Antonio Pignatelli (Innocent XII) elected Pope
Pope Innocent XII (13 March 1615 – 27 September 1700), born Antonio Pignatelli was Pope from 1691 to 1700.
He was the successor of Pope Alexander VIII (1689–91).
He was born in Spinazzola (current Puglia) to one of the most aristocratic families of the Kingdom of Naples, which included many Viceroys, and ministers to the crown, and was educated at the Jesuit college in Rome.
In his twentieth year he became an official of the court of Pope Urban VIII (1623–1644); under successive Popes he served as nuncio at Florence and Vienna and in Poland; he served as inquisitor in Malta; and by Pope Innocent XI (1676–1689) he was created him Cardinal-Priest of S. Pancrazio in 1681 and archbishop of Naples. After the conclave held after the death of Alexander VIII had gone on for five months he was a compromise candidate between the cardinals of France and the Holy Roman Empire.

◆ **QUESTIONS ON THE MATERIAL**
1 > Answer these questions from the text on Pope Innocent XII:
(a) In what town was he born?
(b) At whose court did he become an official in his twentieth year?
(c) How long had the conclave after the death of Alexander VIII gone on when he emerged as a compromise candidate?
2 > Repeat word for word everything in the text on Pope Innocent XII from "He was the successor" down to "college in Rome.".
The records are kept separately from the text on Pope Innocent XII.

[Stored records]
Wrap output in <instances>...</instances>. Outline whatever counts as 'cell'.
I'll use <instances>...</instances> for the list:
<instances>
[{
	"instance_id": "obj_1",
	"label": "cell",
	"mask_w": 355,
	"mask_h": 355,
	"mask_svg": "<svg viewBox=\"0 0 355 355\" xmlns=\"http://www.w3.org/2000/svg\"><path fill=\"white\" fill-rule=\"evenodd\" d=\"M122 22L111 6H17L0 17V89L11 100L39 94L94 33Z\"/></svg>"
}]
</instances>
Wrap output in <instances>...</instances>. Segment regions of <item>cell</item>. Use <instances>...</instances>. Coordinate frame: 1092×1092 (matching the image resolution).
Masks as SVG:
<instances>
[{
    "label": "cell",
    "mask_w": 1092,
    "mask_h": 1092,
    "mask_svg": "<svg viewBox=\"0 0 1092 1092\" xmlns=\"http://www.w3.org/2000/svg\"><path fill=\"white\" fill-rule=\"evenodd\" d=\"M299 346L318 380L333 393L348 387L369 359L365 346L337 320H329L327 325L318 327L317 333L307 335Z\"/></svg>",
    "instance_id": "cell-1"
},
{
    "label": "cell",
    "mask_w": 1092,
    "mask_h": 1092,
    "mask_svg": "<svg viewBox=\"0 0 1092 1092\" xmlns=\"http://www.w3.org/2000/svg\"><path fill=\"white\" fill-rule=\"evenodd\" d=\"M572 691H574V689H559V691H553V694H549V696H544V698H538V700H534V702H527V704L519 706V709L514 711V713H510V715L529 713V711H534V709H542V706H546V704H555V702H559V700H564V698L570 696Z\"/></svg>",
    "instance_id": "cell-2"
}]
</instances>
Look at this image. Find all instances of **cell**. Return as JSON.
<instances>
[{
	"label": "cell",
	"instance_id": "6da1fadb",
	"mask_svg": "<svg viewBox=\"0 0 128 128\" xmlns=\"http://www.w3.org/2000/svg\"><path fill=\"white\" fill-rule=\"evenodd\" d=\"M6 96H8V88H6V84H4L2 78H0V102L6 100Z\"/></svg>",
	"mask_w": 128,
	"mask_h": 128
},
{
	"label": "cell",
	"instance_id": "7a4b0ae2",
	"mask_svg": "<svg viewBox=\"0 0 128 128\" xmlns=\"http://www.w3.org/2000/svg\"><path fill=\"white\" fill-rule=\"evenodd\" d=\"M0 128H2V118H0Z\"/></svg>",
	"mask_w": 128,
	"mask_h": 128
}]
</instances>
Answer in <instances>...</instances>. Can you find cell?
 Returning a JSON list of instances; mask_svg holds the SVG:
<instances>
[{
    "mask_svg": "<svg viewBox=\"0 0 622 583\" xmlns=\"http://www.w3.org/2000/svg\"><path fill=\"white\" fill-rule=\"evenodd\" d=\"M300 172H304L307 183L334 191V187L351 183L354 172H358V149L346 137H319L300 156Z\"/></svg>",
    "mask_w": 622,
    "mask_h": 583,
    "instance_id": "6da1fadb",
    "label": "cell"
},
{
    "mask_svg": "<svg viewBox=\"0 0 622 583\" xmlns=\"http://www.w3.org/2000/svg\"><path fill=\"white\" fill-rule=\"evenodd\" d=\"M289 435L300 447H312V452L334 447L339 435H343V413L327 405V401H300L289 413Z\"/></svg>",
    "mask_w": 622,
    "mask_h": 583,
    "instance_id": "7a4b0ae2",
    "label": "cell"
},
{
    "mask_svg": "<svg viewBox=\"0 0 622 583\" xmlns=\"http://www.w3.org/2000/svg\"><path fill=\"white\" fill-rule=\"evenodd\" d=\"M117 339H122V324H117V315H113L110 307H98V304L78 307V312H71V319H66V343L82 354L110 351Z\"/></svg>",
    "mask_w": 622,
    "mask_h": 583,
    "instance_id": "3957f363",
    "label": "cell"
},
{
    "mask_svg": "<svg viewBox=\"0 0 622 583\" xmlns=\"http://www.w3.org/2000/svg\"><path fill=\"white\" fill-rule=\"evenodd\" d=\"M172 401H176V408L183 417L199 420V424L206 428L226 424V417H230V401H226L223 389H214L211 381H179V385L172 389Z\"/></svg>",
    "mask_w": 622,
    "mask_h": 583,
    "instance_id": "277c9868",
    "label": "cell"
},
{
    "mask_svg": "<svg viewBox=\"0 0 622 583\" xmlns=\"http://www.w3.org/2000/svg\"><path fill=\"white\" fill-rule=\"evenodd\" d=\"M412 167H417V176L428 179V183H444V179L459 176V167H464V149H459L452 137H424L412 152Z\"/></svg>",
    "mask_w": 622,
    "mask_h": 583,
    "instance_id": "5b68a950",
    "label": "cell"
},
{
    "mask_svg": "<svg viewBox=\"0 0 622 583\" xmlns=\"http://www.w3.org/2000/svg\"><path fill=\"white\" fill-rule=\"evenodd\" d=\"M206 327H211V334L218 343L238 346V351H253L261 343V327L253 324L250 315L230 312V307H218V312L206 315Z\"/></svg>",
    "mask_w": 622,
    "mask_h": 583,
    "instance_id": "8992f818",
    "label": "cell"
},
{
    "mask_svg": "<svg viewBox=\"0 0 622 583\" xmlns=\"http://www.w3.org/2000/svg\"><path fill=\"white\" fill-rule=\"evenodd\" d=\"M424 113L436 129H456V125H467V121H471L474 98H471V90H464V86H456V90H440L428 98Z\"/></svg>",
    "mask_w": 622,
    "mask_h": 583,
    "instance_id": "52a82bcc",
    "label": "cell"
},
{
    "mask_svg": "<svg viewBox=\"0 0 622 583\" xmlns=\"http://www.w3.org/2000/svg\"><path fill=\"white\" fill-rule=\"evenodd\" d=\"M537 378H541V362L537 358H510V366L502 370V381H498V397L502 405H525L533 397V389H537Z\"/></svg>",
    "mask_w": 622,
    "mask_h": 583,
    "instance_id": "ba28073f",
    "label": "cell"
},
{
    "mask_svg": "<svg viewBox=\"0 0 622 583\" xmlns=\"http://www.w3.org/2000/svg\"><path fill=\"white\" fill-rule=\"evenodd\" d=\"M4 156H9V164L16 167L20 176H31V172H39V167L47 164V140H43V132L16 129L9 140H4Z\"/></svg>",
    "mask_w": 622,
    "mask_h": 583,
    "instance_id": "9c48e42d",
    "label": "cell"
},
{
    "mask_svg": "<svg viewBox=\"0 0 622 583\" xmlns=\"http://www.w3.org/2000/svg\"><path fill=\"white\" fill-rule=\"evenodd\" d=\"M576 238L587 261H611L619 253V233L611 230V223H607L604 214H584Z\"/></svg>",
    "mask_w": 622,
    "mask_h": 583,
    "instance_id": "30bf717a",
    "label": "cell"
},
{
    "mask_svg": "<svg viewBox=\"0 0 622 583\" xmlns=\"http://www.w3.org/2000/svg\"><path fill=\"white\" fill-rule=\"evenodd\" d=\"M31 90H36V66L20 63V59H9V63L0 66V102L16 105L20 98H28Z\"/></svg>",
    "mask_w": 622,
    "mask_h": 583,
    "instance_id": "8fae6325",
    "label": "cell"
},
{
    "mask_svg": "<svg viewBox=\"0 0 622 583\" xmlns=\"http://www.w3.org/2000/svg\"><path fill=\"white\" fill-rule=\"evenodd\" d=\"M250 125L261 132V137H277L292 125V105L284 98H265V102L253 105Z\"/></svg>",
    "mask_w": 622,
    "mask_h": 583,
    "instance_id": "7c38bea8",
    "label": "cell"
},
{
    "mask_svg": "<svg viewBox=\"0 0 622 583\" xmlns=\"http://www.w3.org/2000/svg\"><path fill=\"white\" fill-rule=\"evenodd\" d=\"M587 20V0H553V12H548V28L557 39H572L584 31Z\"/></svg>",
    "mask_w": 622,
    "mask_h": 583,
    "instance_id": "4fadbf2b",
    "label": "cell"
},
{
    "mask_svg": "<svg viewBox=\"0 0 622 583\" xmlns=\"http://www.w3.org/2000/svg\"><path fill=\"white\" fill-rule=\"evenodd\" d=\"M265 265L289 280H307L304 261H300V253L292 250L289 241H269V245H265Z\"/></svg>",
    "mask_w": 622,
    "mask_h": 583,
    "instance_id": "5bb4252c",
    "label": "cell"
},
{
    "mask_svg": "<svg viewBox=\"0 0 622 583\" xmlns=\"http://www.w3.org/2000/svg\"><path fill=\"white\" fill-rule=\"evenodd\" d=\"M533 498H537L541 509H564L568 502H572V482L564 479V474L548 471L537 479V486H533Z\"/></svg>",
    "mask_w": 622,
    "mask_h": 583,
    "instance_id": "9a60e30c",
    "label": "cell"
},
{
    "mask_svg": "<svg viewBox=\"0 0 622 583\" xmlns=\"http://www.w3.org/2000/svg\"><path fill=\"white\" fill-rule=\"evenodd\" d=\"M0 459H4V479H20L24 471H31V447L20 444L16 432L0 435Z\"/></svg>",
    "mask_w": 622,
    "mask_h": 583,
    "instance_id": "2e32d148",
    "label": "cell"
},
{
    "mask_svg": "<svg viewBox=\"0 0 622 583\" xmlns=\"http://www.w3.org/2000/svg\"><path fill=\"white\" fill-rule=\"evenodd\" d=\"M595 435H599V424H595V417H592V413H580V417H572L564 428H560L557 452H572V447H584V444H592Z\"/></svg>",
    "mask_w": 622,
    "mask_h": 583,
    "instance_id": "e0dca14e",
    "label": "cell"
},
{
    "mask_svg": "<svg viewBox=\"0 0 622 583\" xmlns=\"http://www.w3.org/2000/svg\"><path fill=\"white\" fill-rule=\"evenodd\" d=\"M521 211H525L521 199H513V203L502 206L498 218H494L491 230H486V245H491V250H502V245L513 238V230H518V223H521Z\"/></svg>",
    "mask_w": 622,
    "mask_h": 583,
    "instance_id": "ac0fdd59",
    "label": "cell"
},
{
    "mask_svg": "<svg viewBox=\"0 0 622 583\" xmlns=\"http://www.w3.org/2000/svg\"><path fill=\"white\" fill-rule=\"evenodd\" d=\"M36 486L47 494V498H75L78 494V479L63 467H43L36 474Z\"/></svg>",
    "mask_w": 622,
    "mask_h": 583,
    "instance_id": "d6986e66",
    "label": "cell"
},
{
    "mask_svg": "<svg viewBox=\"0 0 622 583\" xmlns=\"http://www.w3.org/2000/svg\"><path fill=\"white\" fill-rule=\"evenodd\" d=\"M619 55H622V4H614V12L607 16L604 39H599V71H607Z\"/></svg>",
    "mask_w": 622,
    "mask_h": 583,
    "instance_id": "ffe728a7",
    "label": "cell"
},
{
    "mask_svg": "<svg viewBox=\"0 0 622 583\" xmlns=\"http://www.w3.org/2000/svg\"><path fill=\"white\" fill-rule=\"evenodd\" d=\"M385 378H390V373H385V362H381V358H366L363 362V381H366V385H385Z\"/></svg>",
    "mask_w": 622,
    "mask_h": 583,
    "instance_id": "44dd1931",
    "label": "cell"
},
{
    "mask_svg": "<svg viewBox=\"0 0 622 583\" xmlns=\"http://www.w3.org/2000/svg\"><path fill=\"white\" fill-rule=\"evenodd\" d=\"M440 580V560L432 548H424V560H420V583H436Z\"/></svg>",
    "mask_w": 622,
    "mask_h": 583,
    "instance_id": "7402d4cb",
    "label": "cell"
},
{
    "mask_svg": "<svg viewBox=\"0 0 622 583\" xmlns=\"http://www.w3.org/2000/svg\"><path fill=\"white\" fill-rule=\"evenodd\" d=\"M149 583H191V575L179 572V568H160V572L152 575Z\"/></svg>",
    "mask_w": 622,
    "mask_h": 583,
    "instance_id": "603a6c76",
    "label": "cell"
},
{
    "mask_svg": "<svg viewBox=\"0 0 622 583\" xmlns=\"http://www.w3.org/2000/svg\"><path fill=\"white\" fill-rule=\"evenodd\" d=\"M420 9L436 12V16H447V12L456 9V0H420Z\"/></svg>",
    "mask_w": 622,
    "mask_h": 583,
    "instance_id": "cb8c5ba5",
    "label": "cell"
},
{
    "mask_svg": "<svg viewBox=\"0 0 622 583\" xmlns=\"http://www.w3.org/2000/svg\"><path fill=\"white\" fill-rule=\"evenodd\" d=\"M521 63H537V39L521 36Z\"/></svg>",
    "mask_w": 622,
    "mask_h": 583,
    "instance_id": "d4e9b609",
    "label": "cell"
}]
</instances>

◆ **OUTPUTS FOR THE TASKS**
1 >
(a) Spinazzola
(b) The court of Pope Urban VIII
(c) Five months

2 >
He was the successor of Pope Alexander VIII (1689–91).
He was born in Spinazzola (current Puglia) to one of the most aristocratic families of the Kingdom of Naples, which included many Viceroys, and ministers to the crown, and was educated at the Jesuit college in Rome.